If you have a trade deficit with a another country, you could reframe that as saying that the country has an investment surplus with you. Does that sound better?
Or, instead of saying that you are going to eliminate your trade deficit, you could instead say that you are going to eliminate foreign investment. Does that sound good?
One of the things you could buy off the US with your excess dollars is gold. But then the US gets to keep the money (and maybe the gold too).
Instead of investing your excess US dollars directly in the US, you could sell those US dollars to invest somewhere else of course. But all this does is move the money to somebody else who then has the same problem (excess US dollars). At the end of day, US dollars have to get spent in the US. You either buy goods from the US (trade) or invest in the US (capital). In aggregate, any trade deficit has to be balanced by a capital surplus.
I said above that you could just park your excess US money in a US bank. If you do that, the US bank will loan that money out to collect interest. Except due to how “fractional” banking works, they will loan more money than you deposit, creating big interest inflows (in US dollars), creating wealth in the US from the money the US spent buying stuff abroad. If other countries are taking out these loans, the interest payments are considered “services”. You may have heard that the US has moved from a manufacturing economy to a services economy. This is an example.
Of you could buy other “services”, like paying US “experts” for their expertise or US software companies for software or time in their “cloud”. You send the US cars and T-shirts. They send you “experts”, Microsoft Office, social media, and advertising. And if you do not buy enough experts and software, the resulting “trade deficit” ends up in a US bank account or stock market where the US financial system will use it to create US wealth out of thin air (because that is what fractional banking and stock markets do). The bugger the trade deficit, the more money there is to drive that cash fly-wheel.
But what if you just bought gold? Did not putting the money in a US bank stop the fly wheel? Well, first of all, you are probably paying the US for security and some insurance company too. There are a couple more services the US gets to sell you on their “debt”. But you can bet somebody has “levereged” that gold by borrowing against it to invest. They were probably able to do that on “margin” which puts us back in that “fractional”, money from nothing system we talked about earlier. And the “money” we are talking about here of course is US dollars. What do we do with those? See above.
But don’t begrudge the US the wealth they create from your investments in the US. After all, those “excess” US dollars from the original trade deficit made you rich too. Ask Norway.
Trade makes counties rich. Modern financial markets and other “services” amplify that wealth. The US is the richest country in the world. They didi not get that way by getting “ripped off” by everybody. It is too bad more people do not understand the system that has made them so rich.
That’s really interesting. So what you’re saying is, Germany sold more to the states than they bought, but the states were able to “keep” the money by marking off that Germany had so much gold.

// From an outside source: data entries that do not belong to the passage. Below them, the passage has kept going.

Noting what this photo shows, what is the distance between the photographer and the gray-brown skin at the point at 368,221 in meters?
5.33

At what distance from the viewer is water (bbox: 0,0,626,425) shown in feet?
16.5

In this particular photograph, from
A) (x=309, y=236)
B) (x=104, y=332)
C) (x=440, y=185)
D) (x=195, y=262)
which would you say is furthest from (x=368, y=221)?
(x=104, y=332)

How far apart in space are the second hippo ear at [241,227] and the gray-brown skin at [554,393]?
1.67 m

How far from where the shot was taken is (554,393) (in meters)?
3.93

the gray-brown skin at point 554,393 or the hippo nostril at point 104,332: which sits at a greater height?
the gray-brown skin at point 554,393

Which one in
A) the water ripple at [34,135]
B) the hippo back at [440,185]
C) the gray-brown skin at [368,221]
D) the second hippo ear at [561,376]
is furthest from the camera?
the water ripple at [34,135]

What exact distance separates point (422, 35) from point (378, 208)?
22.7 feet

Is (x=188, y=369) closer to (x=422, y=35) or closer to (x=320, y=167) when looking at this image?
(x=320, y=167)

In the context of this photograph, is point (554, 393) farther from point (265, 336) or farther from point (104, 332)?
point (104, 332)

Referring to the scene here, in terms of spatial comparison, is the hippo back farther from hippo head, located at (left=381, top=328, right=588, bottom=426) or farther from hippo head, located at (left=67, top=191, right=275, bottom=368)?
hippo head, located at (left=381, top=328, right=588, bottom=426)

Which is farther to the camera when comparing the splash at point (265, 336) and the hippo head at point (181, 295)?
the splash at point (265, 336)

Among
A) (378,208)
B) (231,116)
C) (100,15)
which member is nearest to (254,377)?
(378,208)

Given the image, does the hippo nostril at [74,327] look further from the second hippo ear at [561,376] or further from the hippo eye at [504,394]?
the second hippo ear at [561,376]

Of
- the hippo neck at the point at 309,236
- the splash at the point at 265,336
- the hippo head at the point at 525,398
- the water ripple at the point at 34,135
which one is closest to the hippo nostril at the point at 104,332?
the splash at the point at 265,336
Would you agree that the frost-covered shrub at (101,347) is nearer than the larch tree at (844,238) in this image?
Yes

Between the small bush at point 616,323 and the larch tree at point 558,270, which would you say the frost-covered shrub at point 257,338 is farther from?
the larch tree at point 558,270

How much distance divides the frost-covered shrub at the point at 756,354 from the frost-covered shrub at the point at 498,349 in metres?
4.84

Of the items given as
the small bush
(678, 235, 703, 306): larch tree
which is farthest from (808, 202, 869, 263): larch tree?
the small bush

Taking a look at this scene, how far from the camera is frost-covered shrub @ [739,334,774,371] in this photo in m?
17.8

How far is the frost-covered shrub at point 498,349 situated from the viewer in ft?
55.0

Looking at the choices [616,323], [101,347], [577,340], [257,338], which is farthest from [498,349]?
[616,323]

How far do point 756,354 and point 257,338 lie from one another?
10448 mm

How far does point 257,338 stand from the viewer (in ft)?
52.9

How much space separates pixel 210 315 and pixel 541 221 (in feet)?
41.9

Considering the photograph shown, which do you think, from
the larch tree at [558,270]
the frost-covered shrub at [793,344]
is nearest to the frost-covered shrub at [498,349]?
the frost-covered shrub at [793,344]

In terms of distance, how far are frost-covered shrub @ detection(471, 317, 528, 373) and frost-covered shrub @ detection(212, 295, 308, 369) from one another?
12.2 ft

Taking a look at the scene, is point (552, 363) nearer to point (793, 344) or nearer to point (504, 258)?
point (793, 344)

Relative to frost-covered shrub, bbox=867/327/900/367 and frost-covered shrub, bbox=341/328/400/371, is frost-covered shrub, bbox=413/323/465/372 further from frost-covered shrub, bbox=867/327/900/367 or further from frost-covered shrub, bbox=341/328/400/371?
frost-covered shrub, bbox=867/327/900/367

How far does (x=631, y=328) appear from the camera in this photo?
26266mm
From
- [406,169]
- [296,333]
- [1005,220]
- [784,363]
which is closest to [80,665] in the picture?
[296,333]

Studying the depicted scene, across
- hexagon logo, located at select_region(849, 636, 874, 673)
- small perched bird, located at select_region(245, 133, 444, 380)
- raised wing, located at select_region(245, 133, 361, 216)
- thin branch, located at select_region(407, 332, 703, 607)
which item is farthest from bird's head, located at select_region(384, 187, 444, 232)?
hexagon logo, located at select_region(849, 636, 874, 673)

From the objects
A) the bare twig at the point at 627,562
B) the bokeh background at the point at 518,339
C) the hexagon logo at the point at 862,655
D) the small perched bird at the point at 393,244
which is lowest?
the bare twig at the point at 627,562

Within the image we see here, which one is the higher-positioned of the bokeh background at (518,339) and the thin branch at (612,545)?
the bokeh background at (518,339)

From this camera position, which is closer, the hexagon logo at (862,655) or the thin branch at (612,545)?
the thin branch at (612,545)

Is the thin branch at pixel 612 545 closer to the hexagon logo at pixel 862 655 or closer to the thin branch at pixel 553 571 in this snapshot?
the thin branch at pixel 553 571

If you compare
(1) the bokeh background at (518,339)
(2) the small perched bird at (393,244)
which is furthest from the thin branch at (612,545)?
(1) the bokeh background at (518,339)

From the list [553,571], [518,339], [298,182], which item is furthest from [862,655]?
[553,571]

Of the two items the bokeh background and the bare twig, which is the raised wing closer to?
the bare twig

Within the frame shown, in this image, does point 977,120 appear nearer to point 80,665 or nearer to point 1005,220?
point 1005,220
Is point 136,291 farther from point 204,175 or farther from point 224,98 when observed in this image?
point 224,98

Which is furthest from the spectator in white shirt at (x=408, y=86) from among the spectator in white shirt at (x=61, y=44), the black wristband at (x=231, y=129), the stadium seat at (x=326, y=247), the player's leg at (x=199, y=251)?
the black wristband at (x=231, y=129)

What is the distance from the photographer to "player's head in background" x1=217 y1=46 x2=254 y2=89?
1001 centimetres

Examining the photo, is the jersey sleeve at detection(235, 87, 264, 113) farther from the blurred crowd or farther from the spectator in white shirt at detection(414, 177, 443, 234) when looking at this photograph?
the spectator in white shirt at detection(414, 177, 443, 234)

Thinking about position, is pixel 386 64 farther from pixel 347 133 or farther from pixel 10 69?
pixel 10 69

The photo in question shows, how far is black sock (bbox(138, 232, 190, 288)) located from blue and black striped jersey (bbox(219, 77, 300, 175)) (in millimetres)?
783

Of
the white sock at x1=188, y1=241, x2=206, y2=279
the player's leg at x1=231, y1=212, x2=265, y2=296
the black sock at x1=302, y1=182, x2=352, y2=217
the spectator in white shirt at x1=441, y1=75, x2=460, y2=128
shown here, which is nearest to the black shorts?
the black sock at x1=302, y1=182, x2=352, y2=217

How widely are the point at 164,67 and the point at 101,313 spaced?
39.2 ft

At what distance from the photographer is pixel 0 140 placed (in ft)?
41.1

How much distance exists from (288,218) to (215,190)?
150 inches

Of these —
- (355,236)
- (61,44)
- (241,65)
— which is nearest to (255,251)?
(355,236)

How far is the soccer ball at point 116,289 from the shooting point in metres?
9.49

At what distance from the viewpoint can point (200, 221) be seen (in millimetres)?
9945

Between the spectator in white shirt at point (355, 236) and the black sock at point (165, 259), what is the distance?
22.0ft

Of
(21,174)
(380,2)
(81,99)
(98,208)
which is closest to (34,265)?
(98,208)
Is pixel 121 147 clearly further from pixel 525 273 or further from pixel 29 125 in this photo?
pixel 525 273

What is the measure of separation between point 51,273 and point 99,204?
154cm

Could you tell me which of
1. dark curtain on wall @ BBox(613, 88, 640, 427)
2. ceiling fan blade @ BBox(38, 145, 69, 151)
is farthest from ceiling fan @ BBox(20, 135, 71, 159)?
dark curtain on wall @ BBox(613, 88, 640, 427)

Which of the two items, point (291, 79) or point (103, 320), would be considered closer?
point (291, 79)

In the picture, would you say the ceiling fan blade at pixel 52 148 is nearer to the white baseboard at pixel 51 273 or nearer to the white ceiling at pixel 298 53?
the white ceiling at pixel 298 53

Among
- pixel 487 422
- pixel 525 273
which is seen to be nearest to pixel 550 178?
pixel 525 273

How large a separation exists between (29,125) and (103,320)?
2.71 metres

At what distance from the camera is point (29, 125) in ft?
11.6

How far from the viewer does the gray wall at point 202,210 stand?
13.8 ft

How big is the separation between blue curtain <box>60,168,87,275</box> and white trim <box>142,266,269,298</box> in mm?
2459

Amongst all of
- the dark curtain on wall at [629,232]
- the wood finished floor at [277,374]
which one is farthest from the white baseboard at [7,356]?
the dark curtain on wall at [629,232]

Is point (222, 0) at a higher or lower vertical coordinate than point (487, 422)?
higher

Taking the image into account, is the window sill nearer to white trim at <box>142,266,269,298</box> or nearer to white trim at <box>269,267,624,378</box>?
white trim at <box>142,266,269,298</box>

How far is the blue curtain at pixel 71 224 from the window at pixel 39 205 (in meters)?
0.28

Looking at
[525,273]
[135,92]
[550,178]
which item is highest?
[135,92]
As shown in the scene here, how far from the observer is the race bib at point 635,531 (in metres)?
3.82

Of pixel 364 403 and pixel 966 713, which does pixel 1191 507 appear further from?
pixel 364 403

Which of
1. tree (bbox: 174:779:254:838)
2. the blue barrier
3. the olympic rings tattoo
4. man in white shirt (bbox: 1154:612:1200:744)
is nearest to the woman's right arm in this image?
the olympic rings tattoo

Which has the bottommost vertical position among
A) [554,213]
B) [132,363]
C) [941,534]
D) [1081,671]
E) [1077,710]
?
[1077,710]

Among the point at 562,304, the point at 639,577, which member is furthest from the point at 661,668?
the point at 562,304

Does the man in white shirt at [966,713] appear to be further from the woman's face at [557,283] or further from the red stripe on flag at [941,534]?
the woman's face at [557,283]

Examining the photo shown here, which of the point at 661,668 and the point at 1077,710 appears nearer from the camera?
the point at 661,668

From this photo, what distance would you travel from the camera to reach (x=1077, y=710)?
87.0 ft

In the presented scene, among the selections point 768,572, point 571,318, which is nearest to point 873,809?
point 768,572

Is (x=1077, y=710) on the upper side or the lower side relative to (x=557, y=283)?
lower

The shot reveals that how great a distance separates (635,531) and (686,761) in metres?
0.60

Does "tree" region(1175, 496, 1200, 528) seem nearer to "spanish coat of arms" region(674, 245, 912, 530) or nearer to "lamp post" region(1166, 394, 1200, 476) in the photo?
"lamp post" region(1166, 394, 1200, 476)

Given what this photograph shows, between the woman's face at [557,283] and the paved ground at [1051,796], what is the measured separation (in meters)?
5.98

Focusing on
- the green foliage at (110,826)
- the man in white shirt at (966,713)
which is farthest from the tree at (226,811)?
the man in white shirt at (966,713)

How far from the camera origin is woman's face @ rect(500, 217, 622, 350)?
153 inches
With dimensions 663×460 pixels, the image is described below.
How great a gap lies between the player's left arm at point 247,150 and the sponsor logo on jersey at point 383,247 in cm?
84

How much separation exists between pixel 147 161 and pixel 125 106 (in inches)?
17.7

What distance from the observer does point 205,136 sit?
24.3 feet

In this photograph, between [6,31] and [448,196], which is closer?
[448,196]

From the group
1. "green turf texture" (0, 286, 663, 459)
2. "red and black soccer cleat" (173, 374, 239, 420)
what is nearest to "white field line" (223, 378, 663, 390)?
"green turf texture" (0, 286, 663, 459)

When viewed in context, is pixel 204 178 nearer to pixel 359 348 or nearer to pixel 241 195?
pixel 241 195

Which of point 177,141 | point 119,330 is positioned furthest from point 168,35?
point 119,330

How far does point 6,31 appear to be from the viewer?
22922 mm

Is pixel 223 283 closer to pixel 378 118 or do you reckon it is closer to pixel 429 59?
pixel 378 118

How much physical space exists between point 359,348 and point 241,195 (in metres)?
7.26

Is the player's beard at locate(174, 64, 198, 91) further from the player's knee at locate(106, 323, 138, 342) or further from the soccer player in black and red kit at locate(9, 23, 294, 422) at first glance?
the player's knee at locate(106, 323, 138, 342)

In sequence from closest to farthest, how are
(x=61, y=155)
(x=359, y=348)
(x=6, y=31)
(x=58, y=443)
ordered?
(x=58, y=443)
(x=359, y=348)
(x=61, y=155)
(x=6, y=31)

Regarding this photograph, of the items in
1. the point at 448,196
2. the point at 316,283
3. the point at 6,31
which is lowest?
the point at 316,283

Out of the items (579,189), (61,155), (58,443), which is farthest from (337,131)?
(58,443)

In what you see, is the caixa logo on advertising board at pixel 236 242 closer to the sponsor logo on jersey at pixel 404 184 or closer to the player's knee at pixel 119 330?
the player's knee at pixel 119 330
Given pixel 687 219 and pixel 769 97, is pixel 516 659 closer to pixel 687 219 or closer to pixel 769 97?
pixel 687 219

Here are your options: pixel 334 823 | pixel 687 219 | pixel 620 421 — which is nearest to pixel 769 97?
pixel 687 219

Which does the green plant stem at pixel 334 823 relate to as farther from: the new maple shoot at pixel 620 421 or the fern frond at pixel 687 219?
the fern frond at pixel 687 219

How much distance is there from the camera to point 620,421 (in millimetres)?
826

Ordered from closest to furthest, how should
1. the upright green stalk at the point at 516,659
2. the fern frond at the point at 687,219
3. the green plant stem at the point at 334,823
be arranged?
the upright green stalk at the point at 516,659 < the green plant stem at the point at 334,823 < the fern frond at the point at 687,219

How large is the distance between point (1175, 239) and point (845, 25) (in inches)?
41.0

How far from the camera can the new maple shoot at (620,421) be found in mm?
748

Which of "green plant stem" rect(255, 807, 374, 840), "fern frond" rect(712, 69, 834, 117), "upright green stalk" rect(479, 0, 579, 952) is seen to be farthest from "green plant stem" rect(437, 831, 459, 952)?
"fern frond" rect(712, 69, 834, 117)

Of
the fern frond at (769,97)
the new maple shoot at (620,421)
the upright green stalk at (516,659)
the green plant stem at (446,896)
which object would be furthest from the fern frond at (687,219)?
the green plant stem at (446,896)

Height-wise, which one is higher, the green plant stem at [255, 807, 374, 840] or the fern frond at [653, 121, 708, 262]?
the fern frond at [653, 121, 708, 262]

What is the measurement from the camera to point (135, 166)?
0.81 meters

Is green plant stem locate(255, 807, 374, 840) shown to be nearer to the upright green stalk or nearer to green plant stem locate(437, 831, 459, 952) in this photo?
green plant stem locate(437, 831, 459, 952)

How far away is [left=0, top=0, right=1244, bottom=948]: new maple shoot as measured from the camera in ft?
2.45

And I guess now, Germany is concerned that the states may no longer honour that ledger.
Germany can’t be more concerned than before. I expect that the publicity is a chip in the current trade negotiations that must be happening after Trump announced the tariffs.
That is how trade works in general.
If the US buys more stuff from you than you buy from them, you have excess US dollars. What happens with those US dollars? Does the US put pallets of US currency on airplanes and send them to you? No. Typically, you invest them in the US. At a minimum those dollars end up as deposits in US bank accounts in US banks.
Did you ever wonder how counties like China or Japan ended up with over a trillion dollars each worth of US treasury bills? US treasury bills are loans to the US government. Those came from trade. The US got to enjoy high quality Japanese cars and cheap Chinese goods AND the US government got to spend more money than they collected in taxes. Not a bad deal if you think about it.
If you have a trade deficit with a another country, you could reframe that as saying that the country has an investment surplus with you. Does that sound better?
Or, instead of saying that you are going to eliminate your trade deficit, you could instead say that you are going to eliminate foreign investment. Does that sound good?
One of the things you could buy off the US with your excess dollars is gold. But then the US gets to keep the money (and maybe the gold too).
Instead of investing your excess US dollars directly in the US, you could sell those US dollars to invest somewhere else of course. But all this does is move the money to somebody else who then has the same problem (excess US dollars). At the end of day, US dollars have to get spent in the US. You either buy goods from the US (trade) or invest in the US (capital). In aggregate, any trade deficit has to be balanced by a capital surplus.
I said above that you could just park your excess US money in a US bank. If you do that, the US bank will loan that money out to collect interest. Except due to how “fractional” banking works, they will loan more money than you deposit, creating big interest inflows (in US dollars), creating wealth in the US from the money the US spent buying stuff abroad. If other countries are taking out these loans, the interest payments are considered “services”. You may have heard that the US has moved from a manufacturing economy to a services economy. This is an example.
Of you could buy other “services”, like paying US “experts” for their expertise or US software companies for software or time in their “cloud”. You send the US cars and T-shirts. They send you “experts”, Microsoft Office, social media, and advertising. And if you do not buy enough experts and software, the resulting “trade deficit” ends up in a US bank account or stock market where the US financial system will use it to create US wealth out of thin air (because that is what fractional banking and stock markets do). The bugger the trade deficit, the more money there is to drive that cash fly-wheel.
But what if you just bought gold? Did not putting the money in a US bank stop the fly wheel? Well, first of all, you are probably paying the US for security and some insurance company too. There are a couple more services the US gets to sell you on their “debt”. But you can bet somebody has “levereged” that gold by borrowing against it to invest. They were probably able to do that on “margin” which puts us back in that “fractional”, money from nothing system we talked about earlier. And the “money” we are talking about here of course is US dollars. What do we do with those? See above.
But don’t begrudge the US the wealth they create from your investments in the US. After all, those “excess” US dollars from the original trade deficit made you rich too. Ask Norway.
Trade makes counties rich. Modern financial markets and other “services” amplify that wealth. The US is the richest country in the world. They didi not get that way by getting “ripped off” by everybody. It is too bad more people do not understand the system that has made them so rich.